In the related art, the video prediction technology generally extrapolates a historical video image by using an optical flow method to obtain a future video image. However, the problem of inaccurate prediction exists in the image extrapolation by the optical flow method.
Disclosure of Invention
In view of the foregoing, it is desirable to provide a video prediction method, apparatus, computer device and storage medium capable of improving prediction accuracy.
A method of video prediction, the method comprising:
acquiring a historical optical flow information sequence corresponding to a historical video; the historical video is formed by arranging N historical images according to a time sequence, the historical optical flow information sequence comprises N-1 historical optical flow information, and the historical optical flow information represents the optical flow change characteristics between one historical image and the previous historical image;
predicting according to the historical optical flow information sequence to obtain a predicted optical flow information sequence; the predicted optical flow information sequence comprises a plurality of pieces of predicted optical flow information, and the predicted optical flow information represents optical flow change characteristics between each predicted image and a previous image;
determining first time-space information corresponding to the predicted video according to the predicted optical flow information sequence; the first time-space information comprises the time characteristics and the space characteristics corresponding to each prediction image;
and predicting according to the first time-space information and the historical video to obtain a plurality of predicted images, and forming a predicted video by the plurality of predicted images.
In one embodiment, the determining the first spatiotemporal information corresponding to the predicted video according to the sequence of predicted optical flow information includes:
performing deformation processing according to the predicted optical flow information sequence and the Nth historical image to obtain image content information corresponding to each predicted image;
and inputting the image content information corresponding to each predicted image into a pre-trained encoding network to obtain the time characteristics and the space characteristics corresponding to each predicted image output by the encoding network, and forming first time-space information by the time characteristics and the space characteristics corresponding to the plurality of predicted images.

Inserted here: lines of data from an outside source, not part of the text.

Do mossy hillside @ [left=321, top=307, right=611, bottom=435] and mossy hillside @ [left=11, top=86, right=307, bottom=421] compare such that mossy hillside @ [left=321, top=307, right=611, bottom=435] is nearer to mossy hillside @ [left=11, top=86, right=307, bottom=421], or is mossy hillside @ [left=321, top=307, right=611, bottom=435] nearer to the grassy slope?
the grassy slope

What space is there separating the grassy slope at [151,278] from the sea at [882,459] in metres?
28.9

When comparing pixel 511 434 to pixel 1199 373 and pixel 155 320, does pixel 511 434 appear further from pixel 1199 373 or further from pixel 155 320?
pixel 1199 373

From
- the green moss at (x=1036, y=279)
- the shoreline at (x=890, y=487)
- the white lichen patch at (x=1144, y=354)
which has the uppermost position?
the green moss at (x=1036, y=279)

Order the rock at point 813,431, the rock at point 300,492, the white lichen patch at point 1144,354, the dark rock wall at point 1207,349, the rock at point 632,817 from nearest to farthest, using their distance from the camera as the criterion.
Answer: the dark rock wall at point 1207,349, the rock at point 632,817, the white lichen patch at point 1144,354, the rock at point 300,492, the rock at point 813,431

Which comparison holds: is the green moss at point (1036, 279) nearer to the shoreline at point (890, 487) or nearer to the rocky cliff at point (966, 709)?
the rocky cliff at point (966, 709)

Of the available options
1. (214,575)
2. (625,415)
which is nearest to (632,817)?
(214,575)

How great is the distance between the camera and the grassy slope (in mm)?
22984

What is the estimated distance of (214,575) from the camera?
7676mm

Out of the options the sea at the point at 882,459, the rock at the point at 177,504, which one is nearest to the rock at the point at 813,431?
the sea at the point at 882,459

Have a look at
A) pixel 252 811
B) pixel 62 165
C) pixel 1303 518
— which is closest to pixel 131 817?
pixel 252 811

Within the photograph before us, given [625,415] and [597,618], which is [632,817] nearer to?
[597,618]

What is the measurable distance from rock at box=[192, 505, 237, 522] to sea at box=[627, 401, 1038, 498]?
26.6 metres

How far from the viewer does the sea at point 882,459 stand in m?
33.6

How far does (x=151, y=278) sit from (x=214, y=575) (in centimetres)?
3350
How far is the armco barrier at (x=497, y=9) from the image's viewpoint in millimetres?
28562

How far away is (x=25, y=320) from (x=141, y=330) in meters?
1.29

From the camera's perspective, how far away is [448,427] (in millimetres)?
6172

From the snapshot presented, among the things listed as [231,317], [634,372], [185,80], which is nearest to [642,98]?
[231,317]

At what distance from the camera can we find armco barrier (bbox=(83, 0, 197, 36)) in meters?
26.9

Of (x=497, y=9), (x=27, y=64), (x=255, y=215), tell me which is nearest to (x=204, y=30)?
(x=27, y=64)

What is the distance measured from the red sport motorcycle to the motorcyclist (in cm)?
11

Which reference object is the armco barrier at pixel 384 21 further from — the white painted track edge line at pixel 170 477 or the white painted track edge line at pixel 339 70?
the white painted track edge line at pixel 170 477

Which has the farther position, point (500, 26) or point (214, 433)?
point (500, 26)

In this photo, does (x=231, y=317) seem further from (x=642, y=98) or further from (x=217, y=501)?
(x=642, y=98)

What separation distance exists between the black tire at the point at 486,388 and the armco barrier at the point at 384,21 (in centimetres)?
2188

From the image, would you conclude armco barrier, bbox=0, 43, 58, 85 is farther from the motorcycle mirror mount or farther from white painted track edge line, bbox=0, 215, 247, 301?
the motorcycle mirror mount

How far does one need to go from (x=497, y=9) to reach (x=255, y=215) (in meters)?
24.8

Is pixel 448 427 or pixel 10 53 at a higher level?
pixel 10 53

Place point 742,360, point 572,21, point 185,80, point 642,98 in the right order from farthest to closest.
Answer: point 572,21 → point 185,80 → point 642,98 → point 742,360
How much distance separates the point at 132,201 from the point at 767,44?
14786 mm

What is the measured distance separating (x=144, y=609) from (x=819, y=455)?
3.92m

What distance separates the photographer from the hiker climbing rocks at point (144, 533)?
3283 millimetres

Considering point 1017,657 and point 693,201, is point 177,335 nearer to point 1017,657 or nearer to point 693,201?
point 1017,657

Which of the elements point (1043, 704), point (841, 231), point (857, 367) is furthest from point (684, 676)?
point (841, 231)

In one embodiment, the performing deformation processing according to the predicted optical flow information sequence and the nth historical image to obtain image content information corresponding to each predicted image includes:
performing deformation processing on the Nth historical image according to the 1 st predicted optical flow information to obtain image content information corresponding to the 1 st predicted image;
performing deformation processing on the (i-1) th predicted image according to the ith predicted optical flow information to obtain image content information corresponding to the ith predicted image; wherein i is a positive integer greater than 1.
In one embodiment, the predicting the plurality of predicted images according to the first space-time information and the historical video includes:
inputting both the historical video and the first time-space information into a video prediction network, extracting the characteristics of the historical video by using the video prediction network, and predicting according to the extracted second time-space information and the first time-space information to obtain a plurality of predicted images; the second spatiotemporal information includes temporal features and spatial features corresponding to the respective historical images.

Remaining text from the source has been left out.